Since $f$ has finite degree, it is a proper map, and thus $|f|:A_{r_1}\to (1,r_2)$ is a proper map. I claim that this implies that both
$$\lim_{|z|\to 1}|f(z)|\ ; \lim_{|z|\to r_1}|f(z)|$$
exists and they are either $1$ or $r_2$:
Hint of the proof: consider a sequence $\{z_n\}$ which goes to either $c_1$ or $c_{r_1}$, and let $A_k=\{r_2-\frac1k\ge|z|\ge1-\frac{1}{k}\}$. Since $|f|$ is proper and $A_k$ is compact, $|f|^{-1}(A_k)$ is compact, and thus there's an $N:\forall n>N, z_n\not\in |f|^{-1}(A_k)$ ,which implies $|f|(z_n)\not\in A_k$. Thus $|f|(z_n)$ has a convergent subsequence to either $1$ or $r_2$. It is not hard to see (although it requires some calculation), that we actually have convergence.
Now, if both the limits were $1$, we would have a contradiction by the maximum modulus theorem.
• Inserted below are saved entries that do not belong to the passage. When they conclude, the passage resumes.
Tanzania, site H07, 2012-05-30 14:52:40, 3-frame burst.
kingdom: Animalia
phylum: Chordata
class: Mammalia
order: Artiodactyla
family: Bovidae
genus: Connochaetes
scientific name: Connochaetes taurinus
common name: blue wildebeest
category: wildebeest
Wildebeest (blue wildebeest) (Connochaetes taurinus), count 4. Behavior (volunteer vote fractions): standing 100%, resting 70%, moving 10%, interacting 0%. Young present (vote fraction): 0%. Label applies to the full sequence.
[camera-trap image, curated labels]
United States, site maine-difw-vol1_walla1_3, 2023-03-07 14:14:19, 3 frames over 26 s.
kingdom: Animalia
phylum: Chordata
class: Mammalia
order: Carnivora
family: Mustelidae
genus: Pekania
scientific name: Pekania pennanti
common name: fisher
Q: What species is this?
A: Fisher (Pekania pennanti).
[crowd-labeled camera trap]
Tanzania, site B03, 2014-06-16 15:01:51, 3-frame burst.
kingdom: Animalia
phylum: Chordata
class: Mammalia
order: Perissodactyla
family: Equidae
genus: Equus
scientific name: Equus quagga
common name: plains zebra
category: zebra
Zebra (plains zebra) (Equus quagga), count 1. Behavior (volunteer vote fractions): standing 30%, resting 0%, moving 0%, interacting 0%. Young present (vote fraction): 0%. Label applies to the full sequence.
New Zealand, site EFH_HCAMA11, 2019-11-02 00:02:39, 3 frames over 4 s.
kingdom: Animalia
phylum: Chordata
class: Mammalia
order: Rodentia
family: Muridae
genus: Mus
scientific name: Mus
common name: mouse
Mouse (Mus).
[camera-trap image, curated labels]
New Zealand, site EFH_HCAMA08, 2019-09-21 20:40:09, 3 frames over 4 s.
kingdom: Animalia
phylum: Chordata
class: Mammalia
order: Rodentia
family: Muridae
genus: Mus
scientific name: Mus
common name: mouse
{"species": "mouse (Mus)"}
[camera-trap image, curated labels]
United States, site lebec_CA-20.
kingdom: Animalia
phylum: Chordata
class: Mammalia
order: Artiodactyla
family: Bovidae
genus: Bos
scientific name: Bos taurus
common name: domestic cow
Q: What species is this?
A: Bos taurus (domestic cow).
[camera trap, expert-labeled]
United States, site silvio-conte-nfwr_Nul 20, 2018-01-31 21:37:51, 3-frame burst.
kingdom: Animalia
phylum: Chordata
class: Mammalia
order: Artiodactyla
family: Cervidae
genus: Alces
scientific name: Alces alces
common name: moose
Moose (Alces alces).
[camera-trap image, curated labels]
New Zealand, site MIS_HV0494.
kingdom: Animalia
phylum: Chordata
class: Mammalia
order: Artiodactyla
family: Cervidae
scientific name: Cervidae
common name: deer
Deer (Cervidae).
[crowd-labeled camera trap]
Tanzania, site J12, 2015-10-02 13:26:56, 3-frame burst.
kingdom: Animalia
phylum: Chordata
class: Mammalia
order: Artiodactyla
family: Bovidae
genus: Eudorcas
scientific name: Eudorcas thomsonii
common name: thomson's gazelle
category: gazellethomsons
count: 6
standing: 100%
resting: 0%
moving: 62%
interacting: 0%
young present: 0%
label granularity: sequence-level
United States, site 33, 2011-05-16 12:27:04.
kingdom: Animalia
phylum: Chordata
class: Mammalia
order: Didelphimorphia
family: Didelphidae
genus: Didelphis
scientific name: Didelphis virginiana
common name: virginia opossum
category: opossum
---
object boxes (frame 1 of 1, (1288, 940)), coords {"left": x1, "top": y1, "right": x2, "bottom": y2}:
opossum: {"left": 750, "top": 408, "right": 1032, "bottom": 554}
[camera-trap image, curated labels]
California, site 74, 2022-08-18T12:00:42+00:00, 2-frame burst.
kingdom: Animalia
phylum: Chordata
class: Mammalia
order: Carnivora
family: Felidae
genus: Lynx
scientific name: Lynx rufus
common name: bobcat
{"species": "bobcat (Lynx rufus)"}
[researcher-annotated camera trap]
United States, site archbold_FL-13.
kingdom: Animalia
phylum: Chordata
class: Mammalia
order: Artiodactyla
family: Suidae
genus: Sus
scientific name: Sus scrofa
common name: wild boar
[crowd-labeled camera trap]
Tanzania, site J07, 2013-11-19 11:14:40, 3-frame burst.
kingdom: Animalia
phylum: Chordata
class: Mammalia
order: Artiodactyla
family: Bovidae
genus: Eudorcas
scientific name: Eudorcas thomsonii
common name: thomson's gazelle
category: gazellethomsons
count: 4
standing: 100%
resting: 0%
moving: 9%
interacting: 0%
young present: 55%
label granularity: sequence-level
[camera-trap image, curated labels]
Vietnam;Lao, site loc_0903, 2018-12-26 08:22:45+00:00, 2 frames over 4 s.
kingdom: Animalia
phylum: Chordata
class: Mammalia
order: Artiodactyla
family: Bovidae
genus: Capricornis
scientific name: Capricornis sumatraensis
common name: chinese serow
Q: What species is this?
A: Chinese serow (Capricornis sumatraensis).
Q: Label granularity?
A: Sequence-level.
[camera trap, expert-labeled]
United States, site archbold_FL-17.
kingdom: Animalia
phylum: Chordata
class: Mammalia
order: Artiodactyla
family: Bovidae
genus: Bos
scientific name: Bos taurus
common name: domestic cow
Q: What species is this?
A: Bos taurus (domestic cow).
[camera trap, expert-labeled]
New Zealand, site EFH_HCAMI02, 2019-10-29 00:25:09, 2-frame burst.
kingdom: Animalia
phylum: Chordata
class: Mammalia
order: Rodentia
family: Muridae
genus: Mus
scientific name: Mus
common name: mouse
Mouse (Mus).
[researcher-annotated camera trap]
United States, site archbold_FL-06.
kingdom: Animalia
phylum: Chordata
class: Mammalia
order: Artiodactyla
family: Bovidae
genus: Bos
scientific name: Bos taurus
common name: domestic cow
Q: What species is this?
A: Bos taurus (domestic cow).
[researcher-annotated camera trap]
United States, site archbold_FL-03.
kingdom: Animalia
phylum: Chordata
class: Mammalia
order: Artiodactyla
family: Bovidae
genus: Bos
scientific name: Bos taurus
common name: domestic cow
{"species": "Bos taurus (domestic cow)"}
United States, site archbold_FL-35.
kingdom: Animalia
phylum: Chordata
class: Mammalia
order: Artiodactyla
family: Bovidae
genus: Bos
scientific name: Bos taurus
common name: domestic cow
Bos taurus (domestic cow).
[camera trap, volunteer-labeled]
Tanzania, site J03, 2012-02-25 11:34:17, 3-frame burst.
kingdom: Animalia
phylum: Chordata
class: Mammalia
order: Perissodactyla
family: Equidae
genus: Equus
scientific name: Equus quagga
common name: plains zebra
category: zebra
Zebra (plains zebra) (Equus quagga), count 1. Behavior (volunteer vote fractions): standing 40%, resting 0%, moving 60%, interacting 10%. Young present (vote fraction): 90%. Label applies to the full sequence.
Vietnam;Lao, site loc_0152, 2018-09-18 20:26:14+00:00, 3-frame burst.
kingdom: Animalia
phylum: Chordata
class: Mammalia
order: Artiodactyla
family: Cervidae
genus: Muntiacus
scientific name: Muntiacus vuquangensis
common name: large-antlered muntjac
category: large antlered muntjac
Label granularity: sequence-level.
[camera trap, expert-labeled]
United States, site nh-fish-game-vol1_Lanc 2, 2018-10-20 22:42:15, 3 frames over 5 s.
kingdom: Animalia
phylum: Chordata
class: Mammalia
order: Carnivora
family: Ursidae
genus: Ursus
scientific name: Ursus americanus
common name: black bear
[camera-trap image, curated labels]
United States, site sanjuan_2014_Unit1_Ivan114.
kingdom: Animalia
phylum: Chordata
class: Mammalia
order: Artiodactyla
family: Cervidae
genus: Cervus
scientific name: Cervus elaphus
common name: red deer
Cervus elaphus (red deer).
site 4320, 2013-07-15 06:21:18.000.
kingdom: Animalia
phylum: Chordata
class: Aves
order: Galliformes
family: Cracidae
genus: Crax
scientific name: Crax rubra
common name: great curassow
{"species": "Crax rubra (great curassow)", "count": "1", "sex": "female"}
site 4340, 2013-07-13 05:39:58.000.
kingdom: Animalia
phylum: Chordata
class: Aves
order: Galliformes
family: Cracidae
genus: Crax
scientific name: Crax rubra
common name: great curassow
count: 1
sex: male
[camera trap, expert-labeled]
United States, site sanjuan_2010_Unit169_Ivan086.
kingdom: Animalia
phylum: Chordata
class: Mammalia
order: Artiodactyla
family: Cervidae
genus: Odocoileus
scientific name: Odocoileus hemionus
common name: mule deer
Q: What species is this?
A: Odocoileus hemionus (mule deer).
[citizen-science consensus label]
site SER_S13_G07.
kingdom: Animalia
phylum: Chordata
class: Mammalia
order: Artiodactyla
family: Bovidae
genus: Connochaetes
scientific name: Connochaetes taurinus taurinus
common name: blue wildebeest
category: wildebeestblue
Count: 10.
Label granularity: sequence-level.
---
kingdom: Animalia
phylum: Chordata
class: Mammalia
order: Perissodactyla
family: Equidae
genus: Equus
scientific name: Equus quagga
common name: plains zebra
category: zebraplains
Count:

Let us supposte that the first limit is $1$ and the second is $r_2$.
Consider $g(z):=\ln(R_1)\ln(|f(z)|)-\ln(R_2)\ln(|z|)$. This function is zero on the boundary of $A_r$, and by the maximum principle $g(z)\equiv 0$. Thus (writing $\beta$ for $\frac{\ln(R_2)}{\ln(R_1)}$)
$$\ln(|f|)=\beta\ln(|z|)\\ |f|=|z|^{\beta}$$
Taking a local branch of the logarithm around a point $a\in A_{r_1}$, we obtain that
$$\frac{f(z)}{z^{\beta}}$$
has constant modulus $=1$, and thus $f(z)=\alpha z^{\beta}$ (where $|\alpha|=1$). Noting that $f$ is continuous and that we can apply this method to every point $a\in A_{r_1}$, we get that the equation is valid on all of $A_{r_1}$, i.e. $\frac{f(z)}{\alpha}$ is a holomorphic branch of $z^{\beta}$ defined on all of $A_{r_1}$, which is possible iff $\beta$ is an integer. It is easy to see that $\beta>0$, since $\lim_{|z|\to r_1}|f(z)|=r_2>1$, and that $\beta=d$. The conclusion follows.
If we have the opposite situation, i.e. $\lim_{|z|\to 1}|f(z)|=r_2;\lim_{|z|\to r_1}|f(z)|=1$, a composition of $f$ with $\frac{1}{z}$ brings us back to the previous case, and we are done.